:: Atividade proposta ::
Reproduza fielmente, no texto sobre miocardite, a passagem entre "Miocardite relacionada a inibidor" e "deve ser reiniciada.", incluindo esses dois limites.

---------- Trecho do documento ----------

Miocardite relacionada a doença autoimune

  • Pacientes com miocardite decorrente de doenças do sistema autoimune geralmente apresentam uma resposta significativa a esquemas imunossupressores agressivos, incluindo corticosteroides sistêmicos. Estudos em animais com terapias através de substâncias imunomoduladoras, como rapamicina e micofenolato, são promissores.[101]

Miocardite por hipersensibilidade

  • Acredita-se que a miocardite por hipersensibilidade esteja relacionada a uma relação alérgica a vários medicamentos. Com a remoção do agente desencadeante e o tratamento com corticosteroides sistêmicos, a melhora clínica é de praxe.[102]

Miocardite chagásica

  • A doença de Chagas é a causa mais comum de miocardite no mundo. Os pacientes com miocardite chagásica devem ser tratados com um agente antiparasitário adequado; consulte Doença de Chagas para obter informações detalhadas sobre o tratamento. O tratamento da insuficiência cardíaca dessa doença consiste principalmente no manejo dos sintomas. Muitas vezes, é necessário um marca-passo permanente com desfibrilador, em virtude das anormalidades de condução e arritmias ventriculares. A terapia imunossupressora é controversa; o transplante cardíaco é frequentemente necessário para a insuficiência cardíaca refratária.[33]

Miocardite relacionada a inibidor de checkpoint imunológico (ICI)[32]

  • O ICI deve ser descontinuado imediatamente, e o tratamento com metilprednisolona intravenosa em altas doses deve ser iniciado. Ele pode ser trocado por uma dosagem de desmame de prednisolona oral, se os pacientes apresentarem sinais contínuos de melhora clínica. Os pacientes refratários a corticosteroides ou hemodinamicamente instáveis com miocardite fulminante devem ser tratados com terapia imunossupressora de segunda linha. Vários agentes de segunda linha estão em pesquisa (por exemplo, micofenolato, abatacepte, IGIV), e recomenda-se obter orientação de um especialista. Após a recuperação, uma equipe multidisciplinar deve analisar se a terapia com ICI deve ser reiniciada.

---------- Dados fornecidos ----------

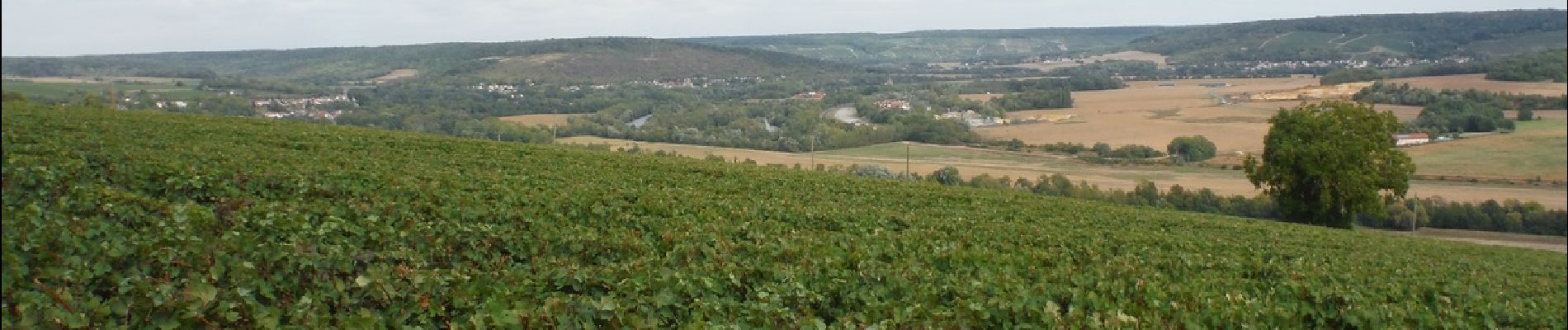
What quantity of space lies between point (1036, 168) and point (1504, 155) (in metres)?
31.8

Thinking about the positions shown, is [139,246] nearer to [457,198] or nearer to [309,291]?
[309,291]

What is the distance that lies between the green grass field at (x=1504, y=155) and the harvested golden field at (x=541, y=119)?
2475 inches

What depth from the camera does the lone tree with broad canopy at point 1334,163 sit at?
110 ft

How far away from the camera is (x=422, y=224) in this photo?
9039 millimetres

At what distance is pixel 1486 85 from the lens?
85125 mm

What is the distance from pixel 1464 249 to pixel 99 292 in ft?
108

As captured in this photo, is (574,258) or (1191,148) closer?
(574,258)

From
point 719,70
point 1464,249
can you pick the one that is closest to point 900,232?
point 1464,249

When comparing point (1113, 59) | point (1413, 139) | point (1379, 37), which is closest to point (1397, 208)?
point (1413, 139)

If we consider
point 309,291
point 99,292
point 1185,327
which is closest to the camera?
point 99,292

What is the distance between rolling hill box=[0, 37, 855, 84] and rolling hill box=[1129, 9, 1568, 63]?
225 feet

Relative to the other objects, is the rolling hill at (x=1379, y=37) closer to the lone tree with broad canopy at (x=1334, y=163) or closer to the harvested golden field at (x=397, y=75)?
the lone tree with broad canopy at (x=1334, y=163)

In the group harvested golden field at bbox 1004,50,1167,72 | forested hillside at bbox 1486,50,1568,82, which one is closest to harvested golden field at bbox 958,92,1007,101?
Result: harvested golden field at bbox 1004,50,1167,72

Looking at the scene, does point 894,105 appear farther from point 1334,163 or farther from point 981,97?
point 1334,163
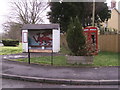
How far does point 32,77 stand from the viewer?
6039 millimetres

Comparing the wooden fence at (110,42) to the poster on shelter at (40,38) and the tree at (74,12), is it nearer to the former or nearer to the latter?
the tree at (74,12)

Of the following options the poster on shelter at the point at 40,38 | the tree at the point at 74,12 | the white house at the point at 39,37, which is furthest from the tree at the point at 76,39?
the tree at the point at 74,12

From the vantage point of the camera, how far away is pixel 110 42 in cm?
1577

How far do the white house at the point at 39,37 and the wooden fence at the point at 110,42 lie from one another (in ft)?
17.3

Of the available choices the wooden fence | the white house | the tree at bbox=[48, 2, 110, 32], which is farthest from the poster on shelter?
the wooden fence

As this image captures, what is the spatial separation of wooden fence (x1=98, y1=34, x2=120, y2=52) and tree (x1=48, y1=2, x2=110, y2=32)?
4821 mm

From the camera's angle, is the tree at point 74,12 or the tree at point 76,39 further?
the tree at point 74,12

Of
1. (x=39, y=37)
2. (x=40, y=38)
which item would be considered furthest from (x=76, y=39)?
(x=39, y=37)

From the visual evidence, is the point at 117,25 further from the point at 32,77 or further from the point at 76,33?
the point at 32,77

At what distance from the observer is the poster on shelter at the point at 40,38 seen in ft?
53.9

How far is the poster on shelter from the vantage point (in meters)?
16.4

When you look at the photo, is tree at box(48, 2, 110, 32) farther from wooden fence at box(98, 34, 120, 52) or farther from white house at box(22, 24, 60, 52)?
wooden fence at box(98, 34, 120, 52)

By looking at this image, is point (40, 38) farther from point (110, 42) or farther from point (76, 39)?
point (76, 39)

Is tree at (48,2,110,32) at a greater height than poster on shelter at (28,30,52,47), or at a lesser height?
greater
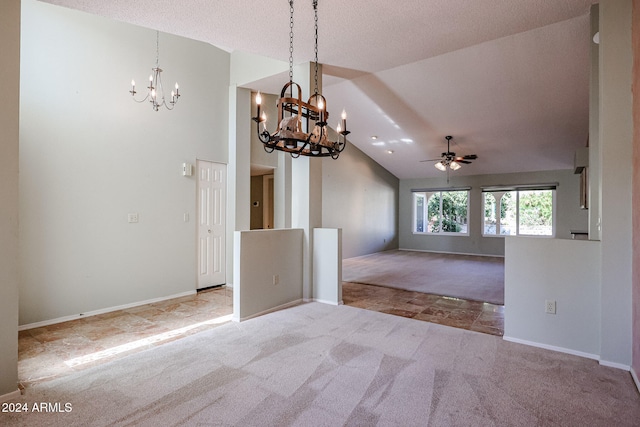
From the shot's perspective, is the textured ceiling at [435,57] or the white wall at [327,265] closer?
the textured ceiling at [435,57]

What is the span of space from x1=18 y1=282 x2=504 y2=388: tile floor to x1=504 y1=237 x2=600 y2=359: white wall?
0.43 metres

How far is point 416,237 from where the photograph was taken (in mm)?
11094

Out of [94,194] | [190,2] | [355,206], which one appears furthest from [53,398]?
[355,206]

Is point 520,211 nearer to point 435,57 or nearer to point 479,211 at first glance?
point 479,211

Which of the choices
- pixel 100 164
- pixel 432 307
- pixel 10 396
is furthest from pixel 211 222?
pixel 432 307

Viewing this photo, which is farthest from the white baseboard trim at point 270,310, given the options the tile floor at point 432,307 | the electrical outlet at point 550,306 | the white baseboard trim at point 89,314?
the electrical outlet at point 550,306

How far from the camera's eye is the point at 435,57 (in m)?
4.52

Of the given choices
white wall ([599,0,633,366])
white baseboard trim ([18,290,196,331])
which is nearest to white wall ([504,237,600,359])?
white wall ([599,0,633,366])

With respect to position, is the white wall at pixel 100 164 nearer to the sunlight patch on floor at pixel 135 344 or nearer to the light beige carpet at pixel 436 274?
the sunlight patch on floor at pixel 135 344

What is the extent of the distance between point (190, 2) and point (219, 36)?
2.09 feet

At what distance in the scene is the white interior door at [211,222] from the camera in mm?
→ 5062

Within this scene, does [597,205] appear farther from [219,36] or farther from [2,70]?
[2,70]

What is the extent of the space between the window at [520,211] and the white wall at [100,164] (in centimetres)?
865

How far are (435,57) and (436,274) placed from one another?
4094mm
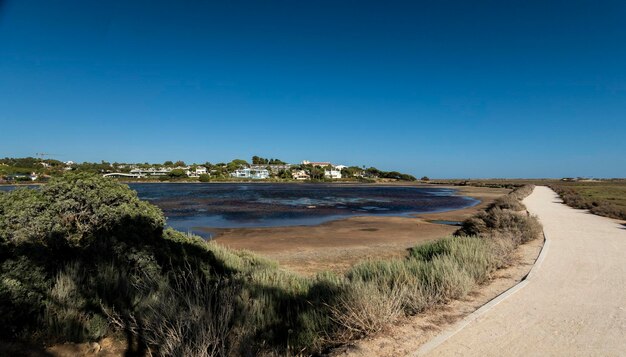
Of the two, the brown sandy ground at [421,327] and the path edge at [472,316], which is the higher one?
the path edge at [472,316]

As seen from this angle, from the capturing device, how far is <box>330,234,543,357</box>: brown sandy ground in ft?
12.1

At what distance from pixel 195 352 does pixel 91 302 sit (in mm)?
1963

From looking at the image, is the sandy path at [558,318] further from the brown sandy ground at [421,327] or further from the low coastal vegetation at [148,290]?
the low coastal vegetation at [148,290]

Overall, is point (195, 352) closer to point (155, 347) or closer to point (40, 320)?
point (155, 347)

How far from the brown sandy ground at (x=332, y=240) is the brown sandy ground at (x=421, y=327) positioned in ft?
13.7

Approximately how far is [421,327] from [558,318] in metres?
2.14

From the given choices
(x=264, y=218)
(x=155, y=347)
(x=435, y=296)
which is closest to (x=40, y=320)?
(x=155, y=347)

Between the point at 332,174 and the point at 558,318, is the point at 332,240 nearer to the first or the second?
the point at 558,318

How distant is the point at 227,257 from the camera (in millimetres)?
8453

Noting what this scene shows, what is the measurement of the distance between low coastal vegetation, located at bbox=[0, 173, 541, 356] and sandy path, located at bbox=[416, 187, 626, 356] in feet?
2.70

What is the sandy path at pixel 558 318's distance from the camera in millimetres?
3818

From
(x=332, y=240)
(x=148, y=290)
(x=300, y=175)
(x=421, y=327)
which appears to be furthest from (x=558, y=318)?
(x=300, y=175)

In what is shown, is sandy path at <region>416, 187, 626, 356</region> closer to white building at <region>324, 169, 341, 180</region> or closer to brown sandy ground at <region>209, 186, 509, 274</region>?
brown sandy ground at <region>209, 186, 509, 274</region>

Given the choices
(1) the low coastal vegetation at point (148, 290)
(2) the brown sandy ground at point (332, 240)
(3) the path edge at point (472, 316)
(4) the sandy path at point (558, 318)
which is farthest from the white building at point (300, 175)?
(1) the low coastal vegetation at point (148, 290)
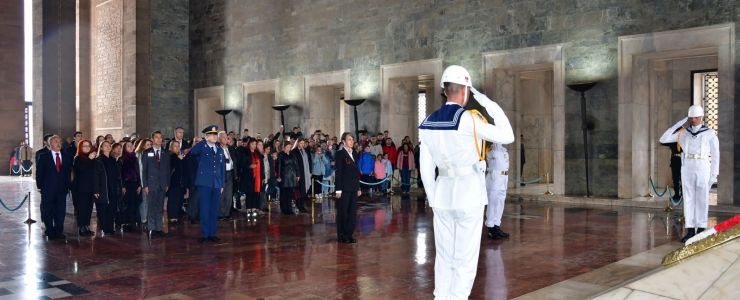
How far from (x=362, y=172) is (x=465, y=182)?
1195 centimetres

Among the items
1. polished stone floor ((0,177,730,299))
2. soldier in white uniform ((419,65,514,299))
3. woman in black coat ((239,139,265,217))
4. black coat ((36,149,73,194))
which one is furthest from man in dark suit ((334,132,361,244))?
soldier in white uniform ((419,65,514,299))

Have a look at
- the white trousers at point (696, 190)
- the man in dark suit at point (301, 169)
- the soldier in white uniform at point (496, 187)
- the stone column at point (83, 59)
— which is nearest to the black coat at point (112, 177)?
the man in dark suit at point (301, 169)

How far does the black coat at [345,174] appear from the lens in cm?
930

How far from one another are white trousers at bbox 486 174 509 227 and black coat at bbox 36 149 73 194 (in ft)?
22.0

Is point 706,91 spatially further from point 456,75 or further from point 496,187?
point 456,75

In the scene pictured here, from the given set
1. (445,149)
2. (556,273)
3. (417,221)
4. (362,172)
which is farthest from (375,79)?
(445,149)

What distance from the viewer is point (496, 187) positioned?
941 centimetres

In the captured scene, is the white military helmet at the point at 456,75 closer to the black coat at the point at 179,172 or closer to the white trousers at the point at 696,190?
the white trousers at the point at 696,190

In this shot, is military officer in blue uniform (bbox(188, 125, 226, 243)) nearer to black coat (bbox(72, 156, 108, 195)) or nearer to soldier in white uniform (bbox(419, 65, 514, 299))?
black coat (bbox(72, 156, 108, 195))

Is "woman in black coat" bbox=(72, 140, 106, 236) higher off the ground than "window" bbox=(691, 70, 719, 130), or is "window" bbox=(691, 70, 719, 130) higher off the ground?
"window" bbox=(691, 70, 719, 130)

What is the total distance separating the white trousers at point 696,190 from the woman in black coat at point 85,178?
892 centimetres

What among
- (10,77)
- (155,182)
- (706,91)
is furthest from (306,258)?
(10,77)

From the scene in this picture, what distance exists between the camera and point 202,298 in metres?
5.94

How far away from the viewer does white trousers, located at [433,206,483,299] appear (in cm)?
457
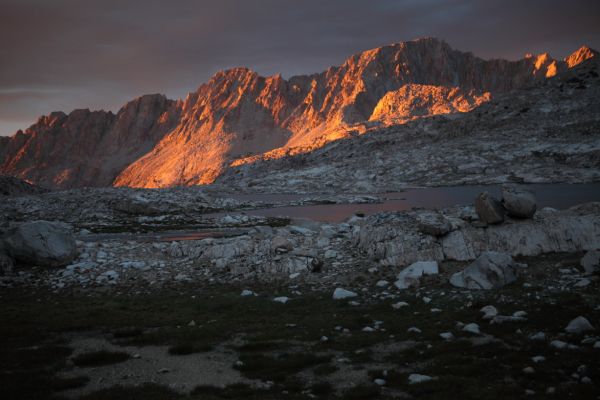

----------

:: Exercício resolvido ::
Miocardite relacionada a inibidor de checkpoint imunológico (ICI)[32]

  • O ICI deve ser descontinuado imediatamente, e o tratamento com metilprednisolona intravenosa em altas doses deve ser iniciado. Ele pode ser trocado por uma dosagem de desmame de prednisolona oral, se os pacientes apresentarem sinais contínuos de melhora clínica. Os pacientes refratários a corticosteroides ou hemodinamicamente instáveis com miocardite fulminante devem ser tratados com terapia imunossupressora de segunda linha. Vários agentes de segunda linha estão em pesquisa (por exemplo, micofenolato, abatacepte, IGIV), e recomenda-se obter orientação de um especialista. Após a recuperação, uma equipe multidisciplinar deve analisar se a terapia com ICI deve ser reiniciada.